Öte yandan kız hemen üstündeki uzun ceketi Aurum'un üstüne örttü.
Aurum küçümsemeye elbiseyi baş ve işaret olmak üzere iki parmağıyla tutarak "Bu şey rahatsız ediyor, giymesem olmaz mı ?" diye söylendi. Aurum'u duyan iki kişi de hızla "OLMAZ!" diyerek sertçe çıkıştı.
"Tamam, her neyse. Li Shi işiyle sonra ilgileniriz. İkiniz de gelin bakim buraya. Sonuçta öğrencilerime iyi bir eğitim verebilmek için sizi tanımam lâzım. Bu arada epey şanslısınız ha, elimde epey bir teknik var.
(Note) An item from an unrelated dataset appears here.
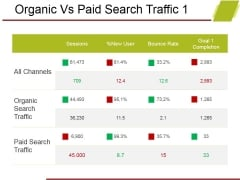 Organic Vs Paid Search Traffic Template 1 Ppt PowerPoint Presentation Summary Themes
Gerçi hepsi ejderhalar için olsa da..."
"Umm..."
*düşünür*
"Ölmezsiniz heralde ya"
Aran "..."
Kız "..."
"İşin garip tarafı, insan dünyasına hiç ilişkim olmadığından bilgim sıfir" "Öğretmeniniz size emanet çocuklar"
Büyükçe ve şirince sırıtan Aurum'a bakan ikili nedense epey bir kazıklanacaklarını hissediyordu.
Uzun ceketi üstüne sıkıca sarsa da göğüslerinin üst kısmı belli oluyordu.
Ceket diz kapaklarına kadar ulaşıyordu ve neyse ki ceketin kalıplı yapısı olduğundan bedeni pek de belli olmuyordu.
Bunun dışında ince ve pürüzsüz bacakları aşırı seksi görünüyordu. Aran yutkunarak bakışlarını kaçırdı.
Kız bile bir an büyülendiğini fark ettikten sonra bakışlarını kaçırdı. "Eh çocuklar gelin yanıma ve kendinizden bahsedin." Aurum ciddiyetle onlara baktı. Kız "B-ben Sora" dedi.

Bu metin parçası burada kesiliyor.